TASK GOAL
Nothing but the lines below from the one holding "Принцесса, фото 1" up to and including the one holding "Hoshin Kanri Consultants Profile." should be copied, exactly and without pictures.

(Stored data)
--- START ---

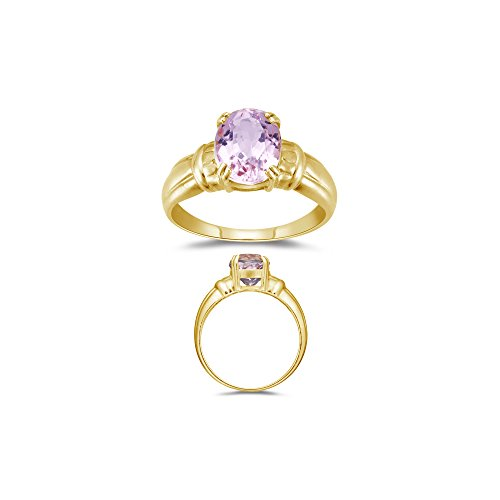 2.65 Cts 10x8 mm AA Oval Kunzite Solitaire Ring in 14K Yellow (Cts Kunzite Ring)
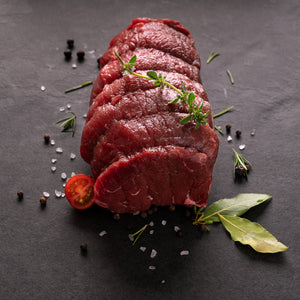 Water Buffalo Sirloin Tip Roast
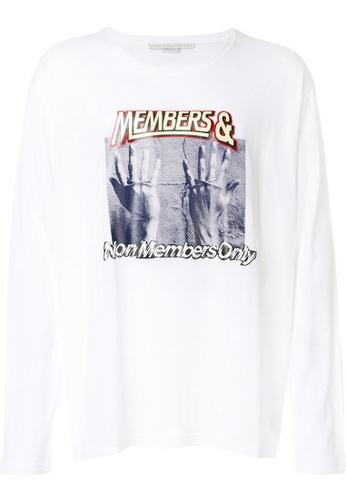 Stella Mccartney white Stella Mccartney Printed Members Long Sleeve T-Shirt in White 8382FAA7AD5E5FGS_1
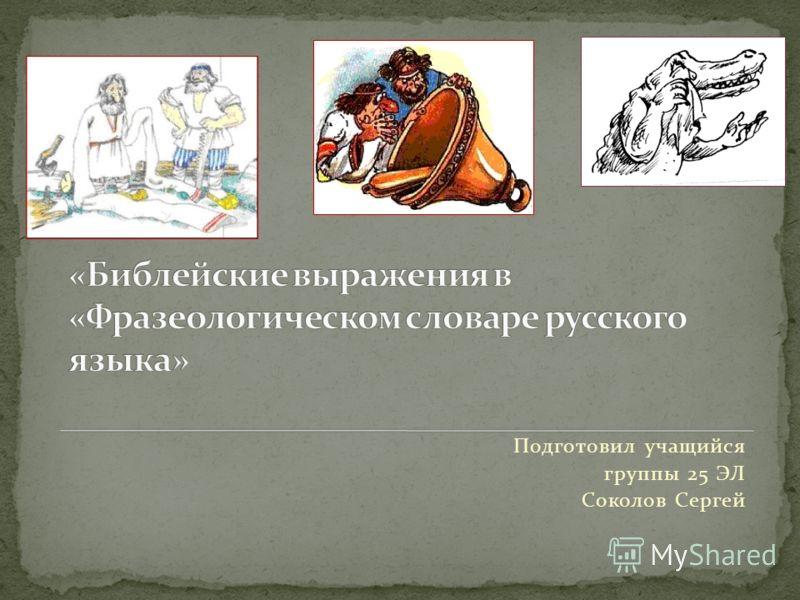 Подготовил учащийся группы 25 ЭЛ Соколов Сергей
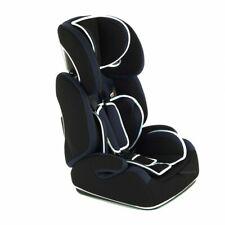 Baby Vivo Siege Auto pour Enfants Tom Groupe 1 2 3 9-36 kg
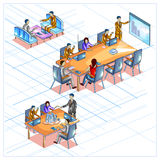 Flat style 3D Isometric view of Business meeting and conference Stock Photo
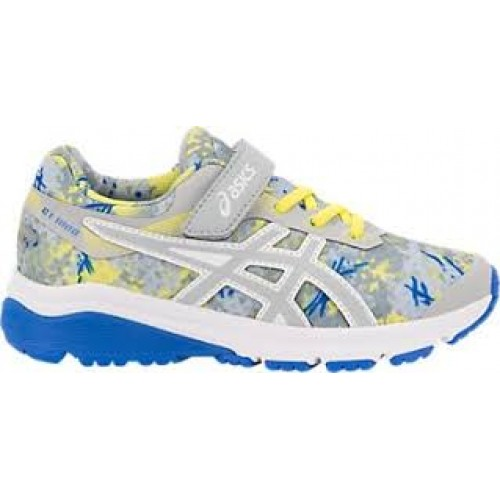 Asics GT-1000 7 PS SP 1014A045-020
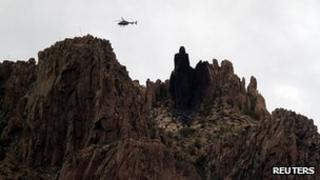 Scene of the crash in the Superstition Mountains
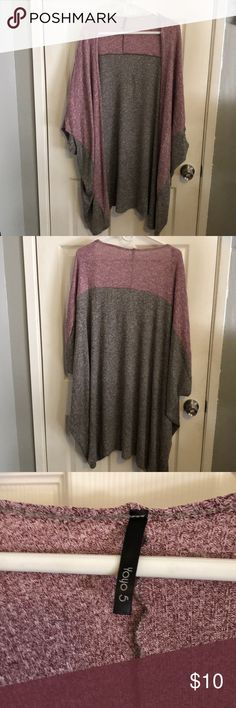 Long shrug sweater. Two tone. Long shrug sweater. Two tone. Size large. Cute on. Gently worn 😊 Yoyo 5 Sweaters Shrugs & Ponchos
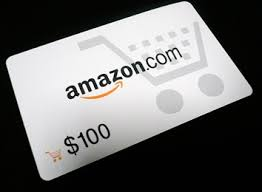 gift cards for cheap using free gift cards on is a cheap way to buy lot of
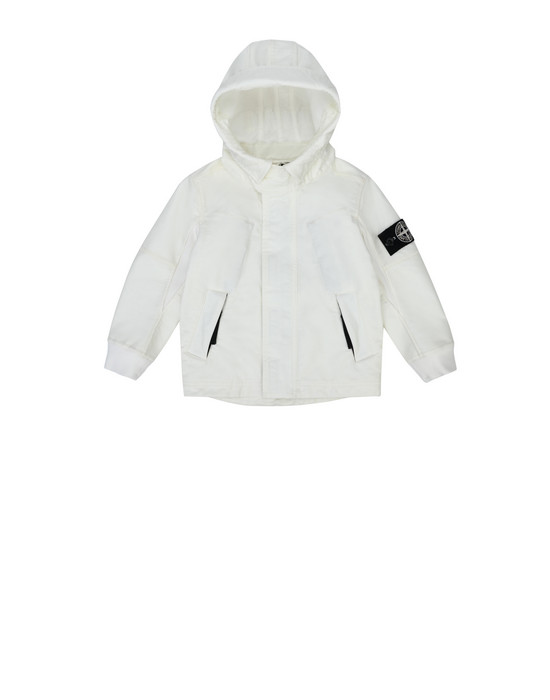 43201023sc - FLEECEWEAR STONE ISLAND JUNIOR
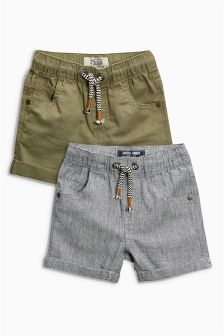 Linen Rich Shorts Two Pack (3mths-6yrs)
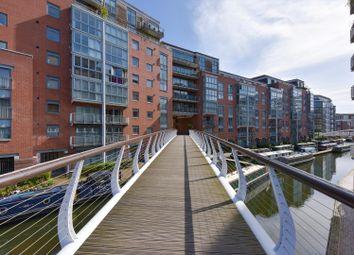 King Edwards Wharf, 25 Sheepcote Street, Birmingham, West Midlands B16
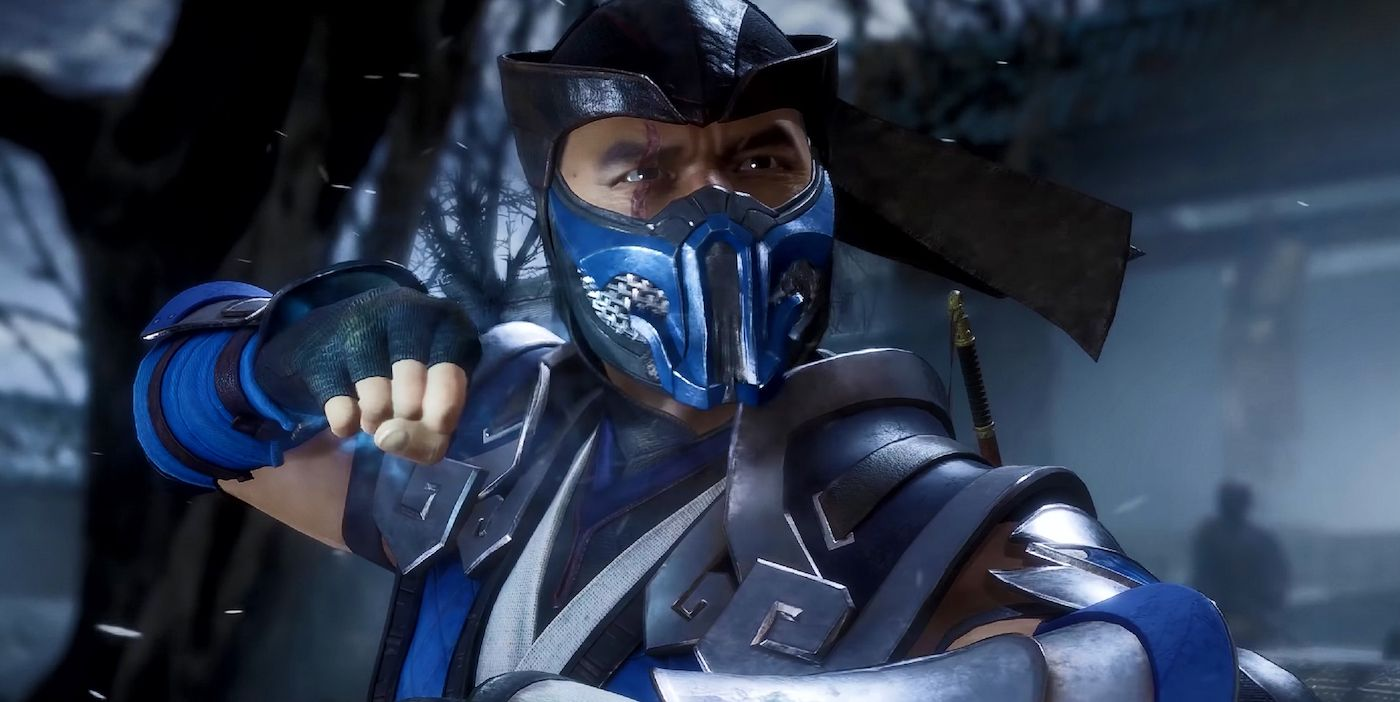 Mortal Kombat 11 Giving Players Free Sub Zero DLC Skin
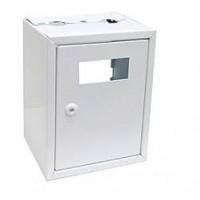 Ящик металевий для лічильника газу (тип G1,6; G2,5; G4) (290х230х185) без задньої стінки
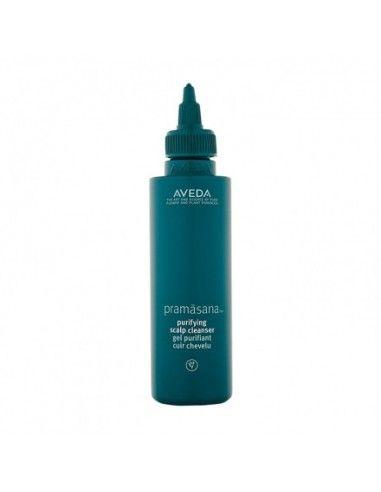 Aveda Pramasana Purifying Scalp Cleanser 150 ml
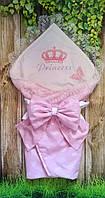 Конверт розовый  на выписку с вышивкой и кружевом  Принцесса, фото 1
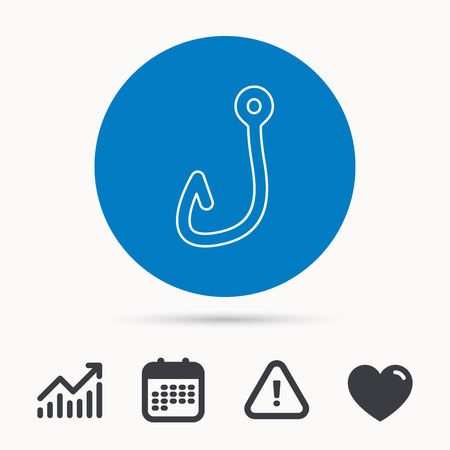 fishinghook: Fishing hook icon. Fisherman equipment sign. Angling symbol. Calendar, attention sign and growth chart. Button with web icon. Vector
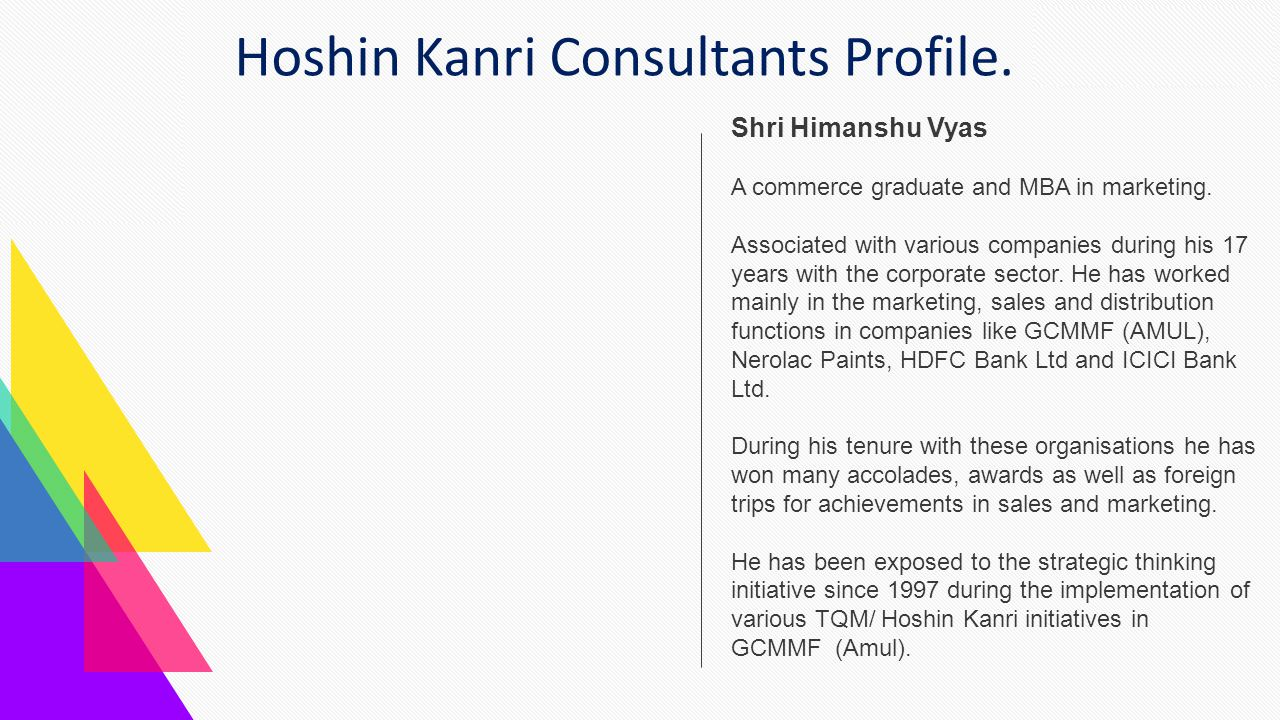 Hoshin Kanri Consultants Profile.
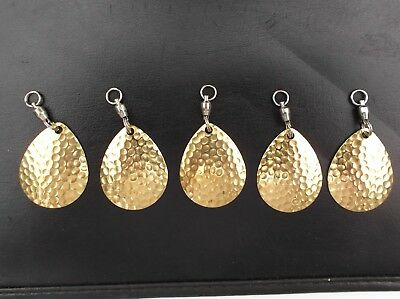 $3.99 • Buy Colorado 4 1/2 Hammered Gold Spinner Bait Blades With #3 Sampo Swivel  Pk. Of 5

--- END ---

SOLUTION BELOW
 Конверт розовый  на выписку с вышивкой и кружевом  Принцесса, фото 1
 fishinghook: Fishing hook icon. Fisherman equipment sign. Angling symbol. Calendar, attention sign and growth chart. Button with web icon. Vector
 Hoshin Kanri Consultants Profile.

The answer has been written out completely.